土曜日の午前中、リビングのテーブルに教科書とノートを並べながら、私はずっとスマホを気にしていた。


 テスト前だから——というのもあるけれど、それ以上に。


(水守くん、勉強……進んでるかな)


 昨日、帰り道で「数学、ちょっとやばいかも」とこぼしていたのが気になっていた。


 あのときは軽く聞き流したけれど、本当はとても心配だった。


 そしたら——スマホが震えた。


 名前を見ただけで胸がじんわり温かくなる。


『数学が……全然理解できてなくて。ちょっと詰んでる』


 その一文で、心がぎゅっとなった。


(やっぱり……大変なんだ)


 読んでいるうちに、自然と指が動いていた。


『よかったら、私が教えようか?』


 送った直後、少しだけ緊張が走る。


 でも、すぐに返ってきた返信を読んだ瞬間——胸がふわっと軽くなる。


『ほんとに……? 教えてもらえるなら、お願いしたい』


(……よかった。
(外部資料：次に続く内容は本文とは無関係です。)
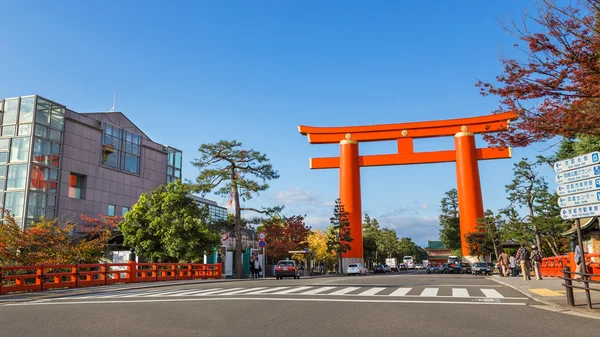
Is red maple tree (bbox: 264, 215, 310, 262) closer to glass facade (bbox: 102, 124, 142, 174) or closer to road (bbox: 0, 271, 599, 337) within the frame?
glass facade (bbox: 102, 124, 142, 174)

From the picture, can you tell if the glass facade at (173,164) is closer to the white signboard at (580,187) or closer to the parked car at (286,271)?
the parked car at (286,271)

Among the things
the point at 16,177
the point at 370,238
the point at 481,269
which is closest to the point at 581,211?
the point at 481,269

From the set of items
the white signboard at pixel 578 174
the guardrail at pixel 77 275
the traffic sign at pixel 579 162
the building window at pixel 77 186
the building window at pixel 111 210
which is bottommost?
the guardrail at pixel 77 275

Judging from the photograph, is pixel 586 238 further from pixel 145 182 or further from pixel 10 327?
pixel 145 182

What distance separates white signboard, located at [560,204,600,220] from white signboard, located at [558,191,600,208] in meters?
0.09

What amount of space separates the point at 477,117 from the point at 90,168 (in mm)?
38669

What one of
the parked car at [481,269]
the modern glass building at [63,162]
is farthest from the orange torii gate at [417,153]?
the modern glass building at [63,162]

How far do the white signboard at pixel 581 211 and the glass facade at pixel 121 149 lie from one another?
44548 millimetres

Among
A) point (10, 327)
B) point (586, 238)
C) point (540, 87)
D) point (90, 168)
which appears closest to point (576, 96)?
point (540, 87)

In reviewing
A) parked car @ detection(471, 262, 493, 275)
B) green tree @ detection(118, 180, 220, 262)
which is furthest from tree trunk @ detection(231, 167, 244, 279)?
parked car @ detection(471, 262, 493, 275)

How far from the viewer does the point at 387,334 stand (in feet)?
23.2

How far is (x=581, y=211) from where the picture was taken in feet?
33.8

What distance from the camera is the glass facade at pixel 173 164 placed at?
57812mm

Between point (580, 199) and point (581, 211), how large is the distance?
267 millimetres
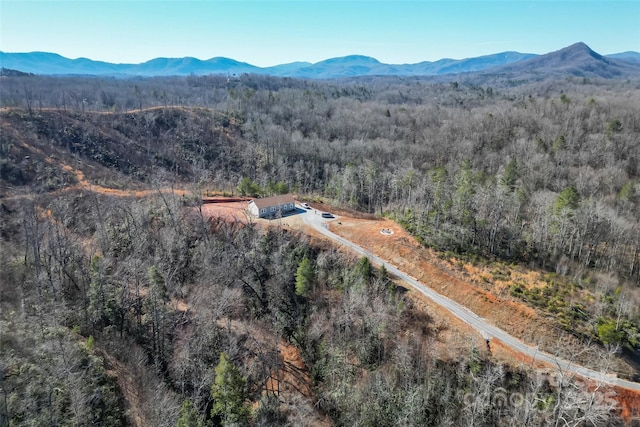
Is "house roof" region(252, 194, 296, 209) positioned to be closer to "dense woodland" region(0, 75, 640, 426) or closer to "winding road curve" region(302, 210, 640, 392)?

遠慮されなくて)


 水守くんはよく人に気を遣うから、こうして素直に頼ってくれるのが、とても嬉しかった。


 そして次のメッセージ——


『嫌じゃなかったら、白咲さんの家とかって……ダメかな?』


 読み返すたび、口元が自然にゆるくなってしまう。


(……家に来てくれるんだ)


 嬉しくて、胸の奥がじんわり熱くなる。


 すぐに「全然いいよ」と返しつつ、心の中では小さく跳ねていた。


 午後を約束してから、私は慌てて掃除を始めた。


 いつもより念入りに床を拭いて、クッションの位置を直して、散らかった雑誌を片付けて。


(変に思われないかな……とか考えるの、やめないと)


 でも、止められなかった。


 水守くんを家に呼ぶのなんて、初めてなのだから。



 午後。


 インターホンが鳴いた瞬間、心臓が一段強く跳ねた。


 玄関を開けると、水守くんが少し緊張した表情で立っていた。


「来てくれてありがとう、水守くん。どうぞ上がって」


「お邪魔します……」


 靴を脱ぐ仕草ひとつとっても、なんだか丁寧で、真面目で。


(……かわいい)


 思わずそんな言葉が頭に浮かんでしまい、慌てて心の中に押し戻す。


 テーブルに並べた参考書の前に座ってもらい、彼の苦手なところを聞いていく。


 ノートの字は丁寧で、何度も考えては書き直した跡があった。


(ちゃんとがんばってるんだ……)


 そう思うと、自然と教える声もやわらかくなった。


「ここ、たぶん考え方のところでつまずいてると思うよ」


 説明していると、水守くんが少しずつ表情を変えていく。


 わからない→気づく→理解する。


 その瞬間の変化が、見ていてすごく嬉しい。


「あ、できた」


 その言葉を聞いた瞬間、思わず顔が綻んだ。


「ほんと? やったじゃん!」


 喜ぶと、彼も少し照れて笑う。


 勉強を教えているだけなのに、胸がじわっと温かくなる。


「白咲さん……すごい。教えるの、上手だね」


「っ……そ、そんな上手なんて……!」


 急に褒められて心臓が一瞬止まりかけた。


 でも、水守くんは真剣な顔で言ってくれている。


 その事実だけで、胸いっぱいになった。


(こんな顔……誰に見せたこともない)


 説明したり、一緒に解いたりしているうちに、時間はあっという間に過ぎていった。


 夕方になり、一段落ついた頃。


「今日はほんとありがとう。すっごく助かった」


「ううん。またいつでも言ってね。私、水守くんが困ってたら力になりたいから」


 口にした瞬間、頬が熱くなった。


 でも、それは本当に思っていることだった。


 水守くんは、少し驚いたみたいに目を瞬いたあと——


「……頼りにしても、いいの?」


「もちろん」


 そう言った瞬間、彼の表情が少しだけ緩む。


 その変化が——たまらなく愛しく感じた。


(ああ……)


 今日、確信した。


 水守くんはちゃんと、私に心を開いてくれている。


 距離が近づいていくこの感覚が、嬉しくて、どうしようもない。


 玄関で見送ったあと、閉じたドアにもたれてため息をついた。


 胸が高鳴りっぱなしだった。


「……好きだなぁ、本当に」


 ぽつりとこぼれたその言葉は、部屋の中に静かに溶けていった。